───── Record list ─────

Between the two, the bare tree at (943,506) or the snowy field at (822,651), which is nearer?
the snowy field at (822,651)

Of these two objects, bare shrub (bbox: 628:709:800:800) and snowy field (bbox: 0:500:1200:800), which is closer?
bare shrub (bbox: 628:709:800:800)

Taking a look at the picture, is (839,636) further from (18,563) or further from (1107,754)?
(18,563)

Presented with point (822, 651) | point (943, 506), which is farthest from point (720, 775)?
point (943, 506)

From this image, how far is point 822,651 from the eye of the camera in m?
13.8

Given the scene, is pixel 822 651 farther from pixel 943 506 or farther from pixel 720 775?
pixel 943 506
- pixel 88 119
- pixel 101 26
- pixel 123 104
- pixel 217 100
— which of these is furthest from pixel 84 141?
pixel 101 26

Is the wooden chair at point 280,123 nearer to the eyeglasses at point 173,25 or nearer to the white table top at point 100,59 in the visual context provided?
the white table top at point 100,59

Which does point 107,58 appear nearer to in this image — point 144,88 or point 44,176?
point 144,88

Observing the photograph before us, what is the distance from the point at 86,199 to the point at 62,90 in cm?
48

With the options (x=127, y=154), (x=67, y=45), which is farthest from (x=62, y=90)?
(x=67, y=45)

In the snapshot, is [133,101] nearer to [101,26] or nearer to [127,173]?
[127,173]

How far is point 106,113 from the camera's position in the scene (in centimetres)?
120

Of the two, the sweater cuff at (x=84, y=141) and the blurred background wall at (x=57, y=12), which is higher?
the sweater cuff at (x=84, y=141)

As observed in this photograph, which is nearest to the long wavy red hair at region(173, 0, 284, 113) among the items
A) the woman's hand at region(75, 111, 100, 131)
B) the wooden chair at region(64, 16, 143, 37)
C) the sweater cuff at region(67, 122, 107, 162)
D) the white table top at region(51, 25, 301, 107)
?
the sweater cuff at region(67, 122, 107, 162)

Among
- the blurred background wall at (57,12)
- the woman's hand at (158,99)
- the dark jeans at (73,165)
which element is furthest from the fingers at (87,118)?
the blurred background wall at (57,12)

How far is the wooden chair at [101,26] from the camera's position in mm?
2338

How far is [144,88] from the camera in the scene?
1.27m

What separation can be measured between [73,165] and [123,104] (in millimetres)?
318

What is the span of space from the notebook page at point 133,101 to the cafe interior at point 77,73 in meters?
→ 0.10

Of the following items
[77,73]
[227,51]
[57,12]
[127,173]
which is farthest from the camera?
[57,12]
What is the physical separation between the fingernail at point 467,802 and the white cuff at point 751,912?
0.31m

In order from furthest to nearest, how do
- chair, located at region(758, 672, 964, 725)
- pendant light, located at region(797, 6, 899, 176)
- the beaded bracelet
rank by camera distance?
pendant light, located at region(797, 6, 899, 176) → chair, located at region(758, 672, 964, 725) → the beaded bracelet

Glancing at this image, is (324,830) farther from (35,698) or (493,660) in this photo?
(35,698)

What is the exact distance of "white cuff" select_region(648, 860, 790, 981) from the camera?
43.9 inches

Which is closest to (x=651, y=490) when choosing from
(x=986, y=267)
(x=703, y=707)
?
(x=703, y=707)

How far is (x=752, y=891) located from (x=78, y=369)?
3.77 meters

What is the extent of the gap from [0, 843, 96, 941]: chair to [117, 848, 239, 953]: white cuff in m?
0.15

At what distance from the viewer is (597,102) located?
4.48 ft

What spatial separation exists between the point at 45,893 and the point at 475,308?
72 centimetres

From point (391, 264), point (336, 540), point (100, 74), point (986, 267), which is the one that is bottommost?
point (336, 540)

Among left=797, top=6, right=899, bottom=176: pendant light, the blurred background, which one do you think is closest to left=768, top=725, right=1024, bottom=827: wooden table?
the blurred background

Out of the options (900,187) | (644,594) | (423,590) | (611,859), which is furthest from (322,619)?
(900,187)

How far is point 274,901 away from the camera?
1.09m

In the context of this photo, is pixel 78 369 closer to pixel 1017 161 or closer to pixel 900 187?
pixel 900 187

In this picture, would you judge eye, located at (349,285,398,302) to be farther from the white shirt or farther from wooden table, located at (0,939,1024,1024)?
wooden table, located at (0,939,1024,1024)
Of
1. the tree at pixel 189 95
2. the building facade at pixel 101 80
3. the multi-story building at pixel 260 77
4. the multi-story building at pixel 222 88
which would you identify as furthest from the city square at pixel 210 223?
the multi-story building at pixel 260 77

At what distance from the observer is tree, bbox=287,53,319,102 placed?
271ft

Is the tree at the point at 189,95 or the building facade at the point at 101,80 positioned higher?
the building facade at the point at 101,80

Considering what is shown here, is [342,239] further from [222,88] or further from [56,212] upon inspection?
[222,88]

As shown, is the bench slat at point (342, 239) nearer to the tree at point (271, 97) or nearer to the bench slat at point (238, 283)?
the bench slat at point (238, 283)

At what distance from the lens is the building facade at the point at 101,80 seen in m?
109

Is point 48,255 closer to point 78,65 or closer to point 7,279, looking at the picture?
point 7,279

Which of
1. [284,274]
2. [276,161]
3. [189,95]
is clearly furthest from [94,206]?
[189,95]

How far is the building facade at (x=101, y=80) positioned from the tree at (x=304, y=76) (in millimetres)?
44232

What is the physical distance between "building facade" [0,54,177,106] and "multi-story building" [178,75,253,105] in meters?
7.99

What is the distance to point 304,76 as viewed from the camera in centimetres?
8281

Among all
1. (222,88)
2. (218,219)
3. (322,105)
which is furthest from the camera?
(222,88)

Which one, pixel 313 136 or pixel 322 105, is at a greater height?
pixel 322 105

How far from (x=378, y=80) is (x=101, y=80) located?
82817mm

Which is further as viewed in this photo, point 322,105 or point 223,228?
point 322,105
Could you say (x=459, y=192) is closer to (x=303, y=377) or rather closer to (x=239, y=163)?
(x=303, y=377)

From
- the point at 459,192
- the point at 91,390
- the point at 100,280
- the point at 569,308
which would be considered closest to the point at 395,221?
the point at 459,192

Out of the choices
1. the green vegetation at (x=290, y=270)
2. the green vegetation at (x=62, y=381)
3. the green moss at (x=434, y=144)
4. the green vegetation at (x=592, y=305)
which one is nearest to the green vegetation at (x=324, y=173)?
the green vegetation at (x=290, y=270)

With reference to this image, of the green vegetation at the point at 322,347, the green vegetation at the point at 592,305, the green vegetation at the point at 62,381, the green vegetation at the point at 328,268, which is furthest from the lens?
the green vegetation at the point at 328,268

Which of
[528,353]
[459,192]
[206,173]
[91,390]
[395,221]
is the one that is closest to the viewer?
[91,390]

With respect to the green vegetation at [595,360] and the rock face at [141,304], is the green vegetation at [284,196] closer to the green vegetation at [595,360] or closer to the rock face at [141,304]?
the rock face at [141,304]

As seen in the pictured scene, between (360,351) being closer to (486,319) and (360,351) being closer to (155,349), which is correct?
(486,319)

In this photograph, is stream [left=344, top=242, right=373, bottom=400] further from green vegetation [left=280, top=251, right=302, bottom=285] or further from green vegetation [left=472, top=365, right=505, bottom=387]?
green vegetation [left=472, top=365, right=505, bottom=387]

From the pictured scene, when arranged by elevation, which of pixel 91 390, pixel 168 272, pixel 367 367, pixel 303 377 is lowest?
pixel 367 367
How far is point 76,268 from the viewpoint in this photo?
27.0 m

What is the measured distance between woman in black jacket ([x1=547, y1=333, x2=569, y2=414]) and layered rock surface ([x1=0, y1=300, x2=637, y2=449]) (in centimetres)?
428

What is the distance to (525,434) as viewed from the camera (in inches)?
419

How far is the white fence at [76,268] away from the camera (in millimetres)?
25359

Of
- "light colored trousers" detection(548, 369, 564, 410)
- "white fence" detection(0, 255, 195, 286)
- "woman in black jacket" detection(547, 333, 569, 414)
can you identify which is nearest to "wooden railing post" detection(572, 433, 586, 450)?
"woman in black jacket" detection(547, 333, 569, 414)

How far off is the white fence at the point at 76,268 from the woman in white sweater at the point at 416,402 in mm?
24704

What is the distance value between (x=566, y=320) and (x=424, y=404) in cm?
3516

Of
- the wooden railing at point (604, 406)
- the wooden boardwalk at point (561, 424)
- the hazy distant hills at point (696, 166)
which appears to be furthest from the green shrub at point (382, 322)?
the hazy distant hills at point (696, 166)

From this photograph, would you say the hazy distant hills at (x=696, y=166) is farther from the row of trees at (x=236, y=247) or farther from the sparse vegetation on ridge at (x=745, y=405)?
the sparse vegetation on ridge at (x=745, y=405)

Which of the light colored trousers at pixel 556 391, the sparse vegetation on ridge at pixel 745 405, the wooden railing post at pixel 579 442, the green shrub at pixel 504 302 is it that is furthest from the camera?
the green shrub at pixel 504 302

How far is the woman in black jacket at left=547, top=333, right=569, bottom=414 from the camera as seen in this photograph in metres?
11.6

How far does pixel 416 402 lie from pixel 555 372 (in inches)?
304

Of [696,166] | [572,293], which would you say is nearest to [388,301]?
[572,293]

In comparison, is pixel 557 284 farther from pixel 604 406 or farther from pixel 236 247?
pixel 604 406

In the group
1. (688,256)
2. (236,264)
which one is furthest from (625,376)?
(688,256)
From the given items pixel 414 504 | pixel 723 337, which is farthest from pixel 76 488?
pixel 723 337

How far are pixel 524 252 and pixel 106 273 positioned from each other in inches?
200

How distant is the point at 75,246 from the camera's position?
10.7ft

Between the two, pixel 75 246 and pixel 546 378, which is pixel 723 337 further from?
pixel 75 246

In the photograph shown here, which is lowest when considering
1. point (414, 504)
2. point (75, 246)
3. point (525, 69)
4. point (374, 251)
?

─────

* **Given problem**
Extract, exactly as they appear, the lines from the one containing "How far does" through the final line.

* **Answer to the problem**
How far does pixel 416 402 lie from pixel 555 372 (in inches)?
304

Of [696,166] | [572,293], which would you say is nearest to [388,301]?
[572,293]

In comparison, is pixel 557 284 farther from pixel 604 406 or farther from pixel 236 247?
pixel 604 406

In the group
1. (688,256)
2. (236,264)
which one is furthest from (625,376)?
(688,256)
From the given items pixel 414 504 | pixel 723 337, which is farthest from pixel 76 488?
pixel 723 337

How far are pixel 524 252 and pixel 106 273 positioned from each other in inches?
200

How distant is the point at 75,246 from the camera's position?
10.7ft

Between the two, pixel 75 246 and pixel 546 378, which is pixel 723 337 further from?
pixel 75 246

In the photograph shown here, which is lowest when considering
1. point (414, 504)
2. point (75, 246)
3. point (525, 69)
4. point (374, 251)
?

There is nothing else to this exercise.